Pinterest has seen an increase in users since it began refining its big data analysis with its in-house analytics platform, Pinalytics.
“We deployed the system in October last year and have seen an average daily increase thanks to internal tools,” Krishna Gade, Pinterest's engineering manager for the data team, told the Hadoop Summit in Brussels yesterday.
The social network, which describes itself as a ‘personalised discovery machine’ lets users ‘pin’ an interest like a street-style picture, or recipe, to the site. With over 30 billion pins since it went live in 2010, the company is heavily invested in keeping on top of its data.
It has seen an average boost of 400 unique users, 800 pageviews and 1,500 custom charts created and updated daily since October last year and it is reported to have raised $367million (£246 million) in new equity from new and existing investors, taking its total funding to $1.1bn (£740 million).
The internal Pinalytics system uses data processing pipeline Thrift as an interface on Apache HBase databases, as well as a web application user-interface (UI) for dashboards. The firm needed infrastructure that could scale to help it understand the context and user intent of every pin, so looked at incorporating the Hadoop platform.
Discussing the project at the European conference, Gade explained how the data modelling tool uses HBase to store reporting data and Thrift services to scan and aggregate tags like country or gender of user.
“We chose HBase instead of MySQL because there was no application-level sharding,” he added.
This meant the scrapbooking site's developers could use simplified filtering instead of sharding - the partitioning of a database - on the application level using Hbase’s FuzzyRowFilter.

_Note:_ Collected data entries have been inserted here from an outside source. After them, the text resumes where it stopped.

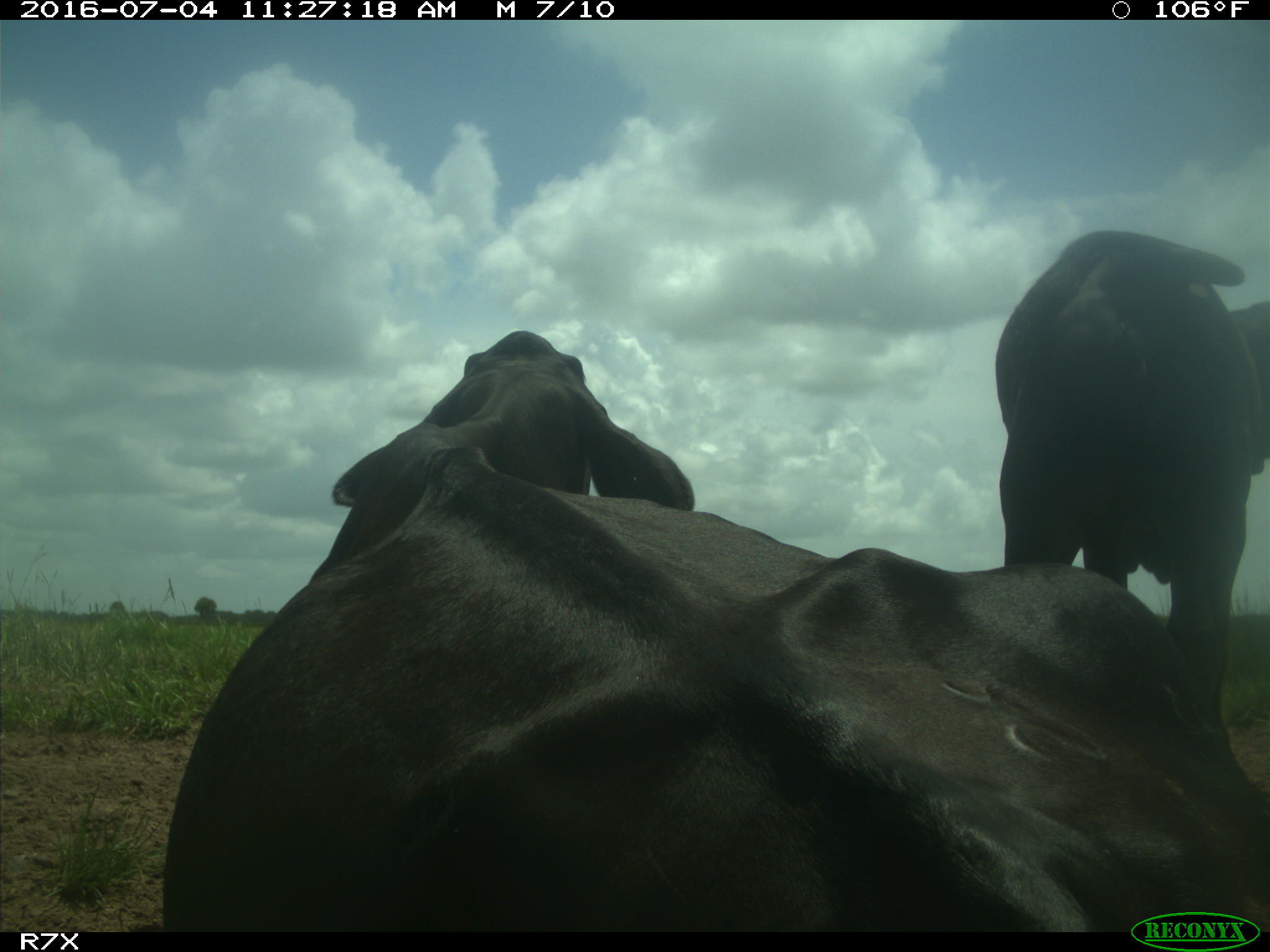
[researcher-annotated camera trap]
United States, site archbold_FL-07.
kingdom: Animalia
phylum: Chordata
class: Mammalia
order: Artiodactyla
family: Bovidae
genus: Bos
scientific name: Bos taurus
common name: domestic cow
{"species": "Bos taurus (domestic cow)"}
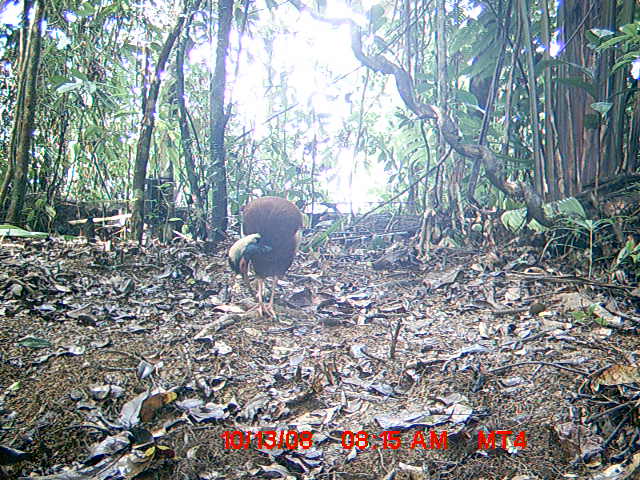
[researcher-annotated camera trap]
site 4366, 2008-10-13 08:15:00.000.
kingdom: Animalia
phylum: Chordata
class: Aves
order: Pelecaniformes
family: Threskiornithidae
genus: Lophotibis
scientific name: Lophotibis cristata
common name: madagascan ibis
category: lophotibis cristataa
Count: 2.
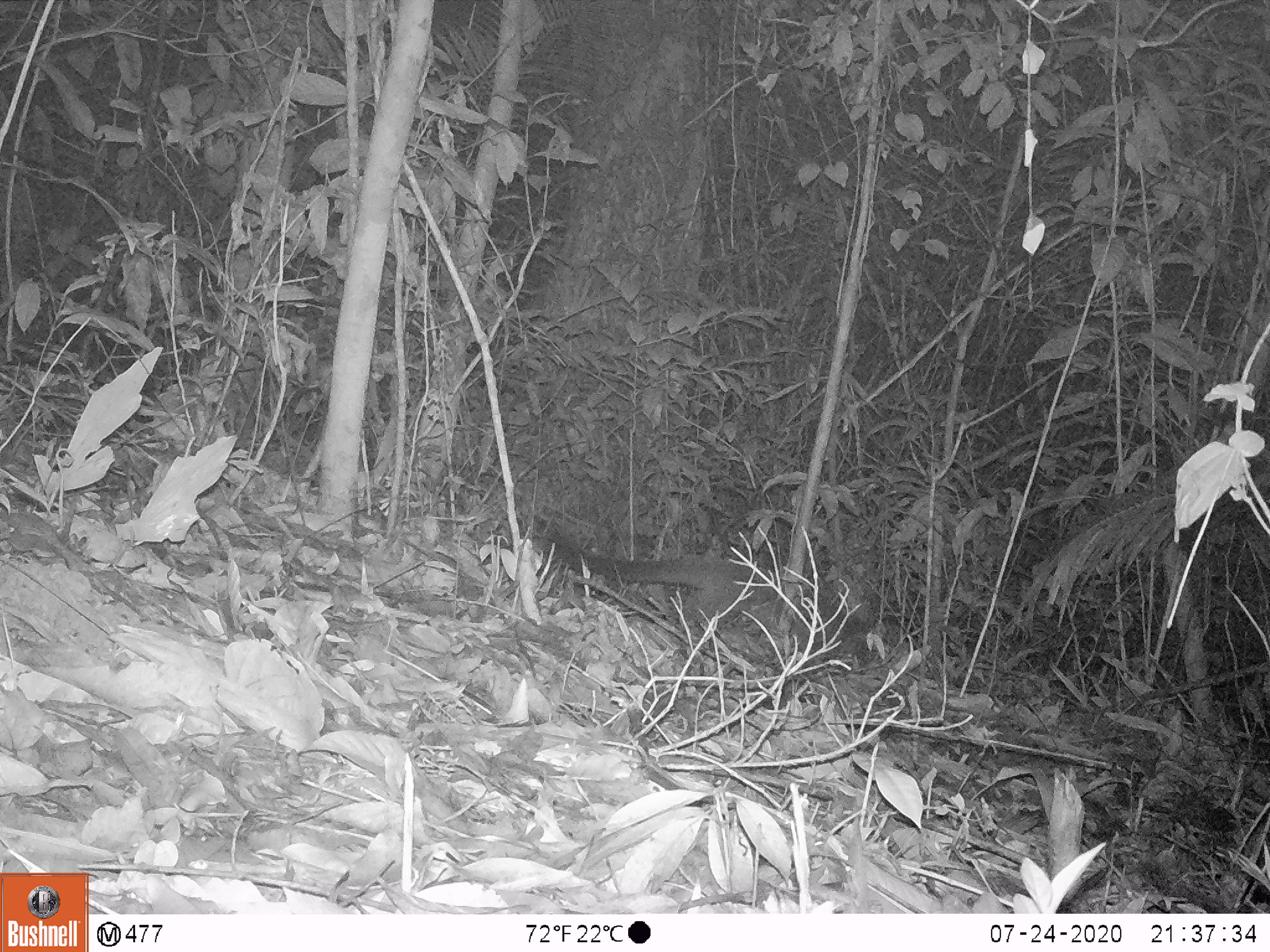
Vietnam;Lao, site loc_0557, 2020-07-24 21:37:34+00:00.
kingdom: Animalia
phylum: Chordata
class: Mammalia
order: Carnivora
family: Viverridae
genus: Paguma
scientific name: Paguma larvata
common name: masked palm civet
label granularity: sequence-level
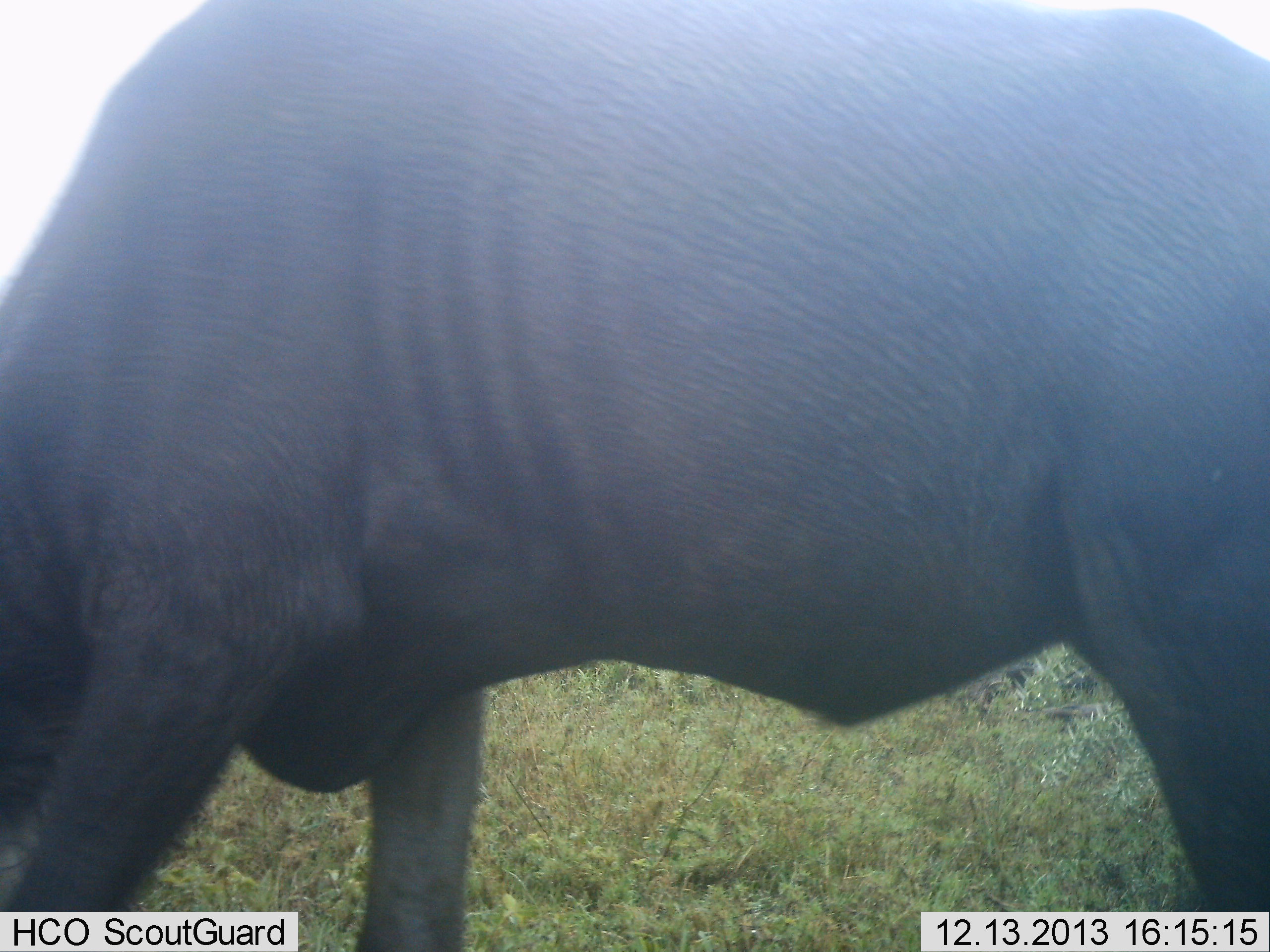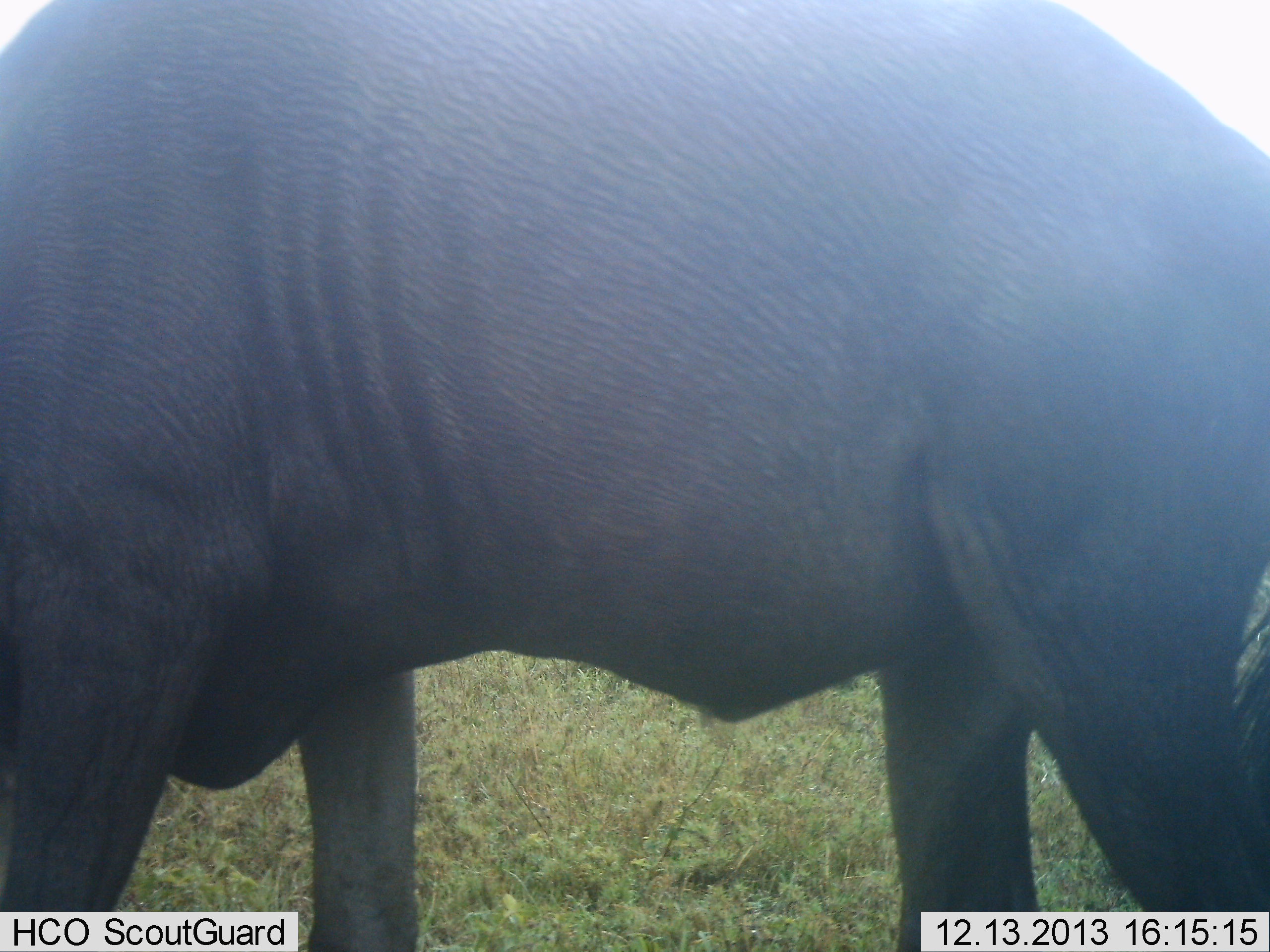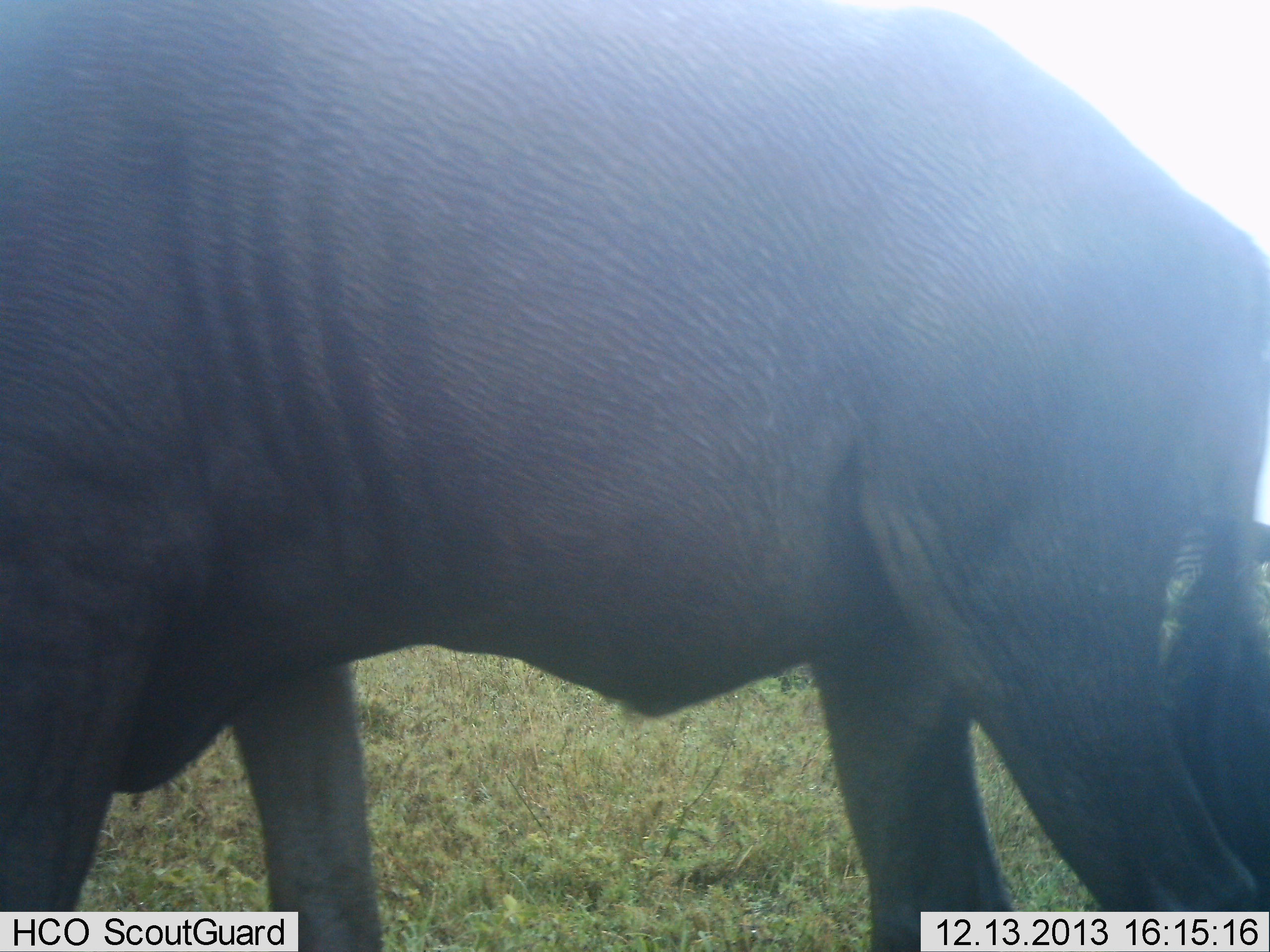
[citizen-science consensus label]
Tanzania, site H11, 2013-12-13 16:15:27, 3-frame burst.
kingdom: Animalia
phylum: Chordata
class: Mammalia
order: Artiodactyla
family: Bovidae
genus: Connochaetes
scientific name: Connochaetes taurinus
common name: blue wildebeest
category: wildebeest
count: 1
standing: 40%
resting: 0%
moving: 60%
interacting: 0%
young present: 0%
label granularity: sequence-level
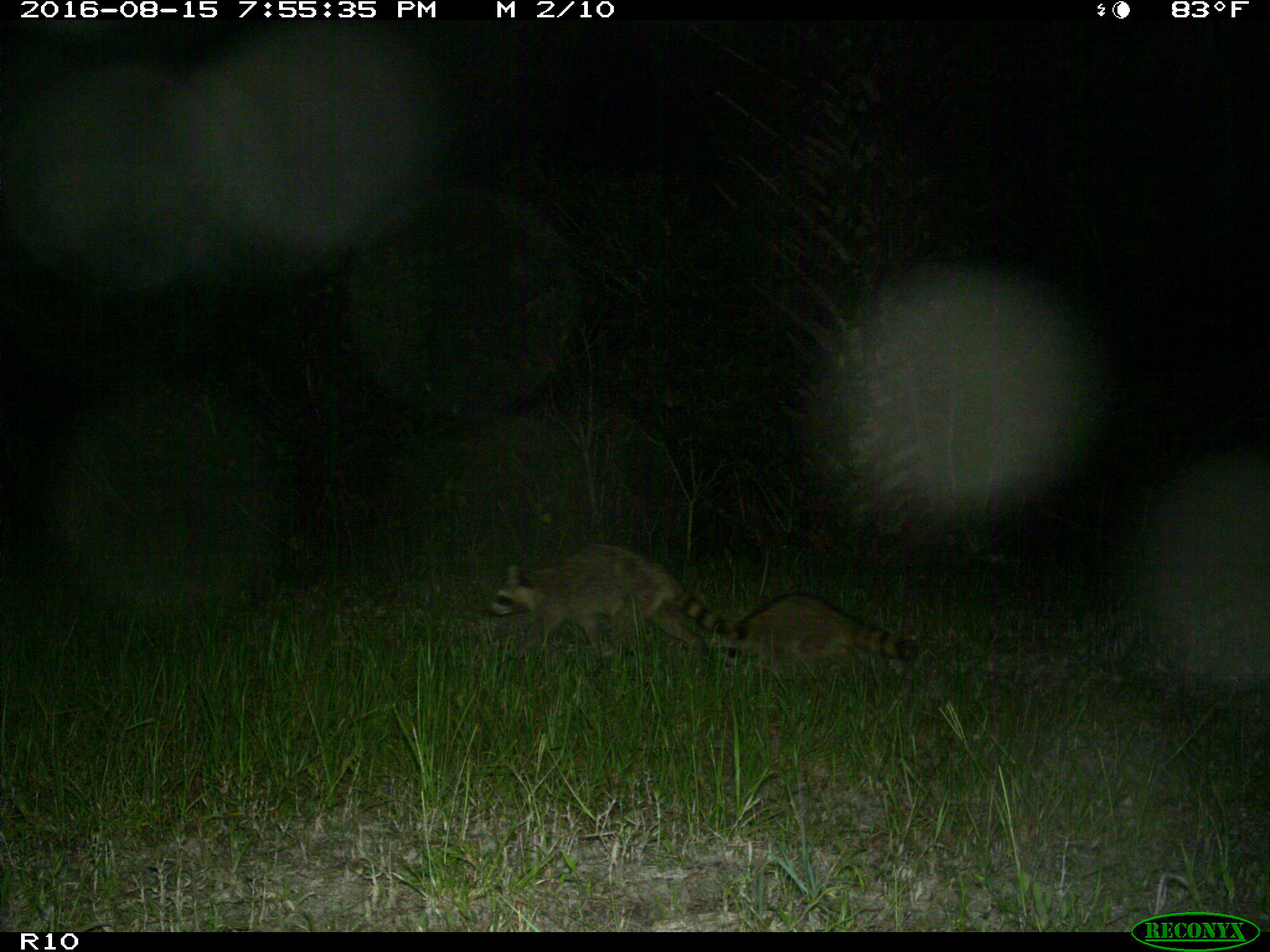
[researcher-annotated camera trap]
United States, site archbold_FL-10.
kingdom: Animalia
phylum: Chordata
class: Mammalia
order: Carnivora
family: Procyonidae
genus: Procyon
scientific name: Procyon lotor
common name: common raccoon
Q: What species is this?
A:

Pinalytics’ reporting mechanism is a client library written in Python, Gade said. This lets employees create a weekly active user report, specify queries - like the date and to filter spam. This helps the team monitor user registrations and to monitor retention, which Gade said had contributed to the site’s impressive traffic growth.
The front-end also includes an anomalous metric tracker, which spots any inconsistencies and sends emails to employees that use the dashboard for analysis. It also has formatted dashboards for reporting so the data can be presented to Pinterest and its partners' senior management.
Pinterest couldn’t find a good open source workflow management system, Gade told the summit, so it built its own on Hadoop and recently open sourced the code, which was put on GitHub last month.
Again, Pinterest used Hadoop to build the developer’s job tool.
Already working entirely in the cloud, the firm chose Hadoop to “take advantage of the elasticity."
“We wanted to be able to spin as many clusters as possible as we change and grow," Gade said.
Pinterest's site is hosted in AWS where it stores over eight billion objects and 400 terabytes of data. It uses Amazon Simple Storage Service (S3) and Amazon Elastic Compute Cloud (E3).
Gade, a former Twitter employee, and his data team builds core data infrastructure to support Pinterest's data tools and services as well as working on cutting-edge big data technologies like Apache's Kafka, Hadoop and Storm as well as Amazon Web Service's Redshift.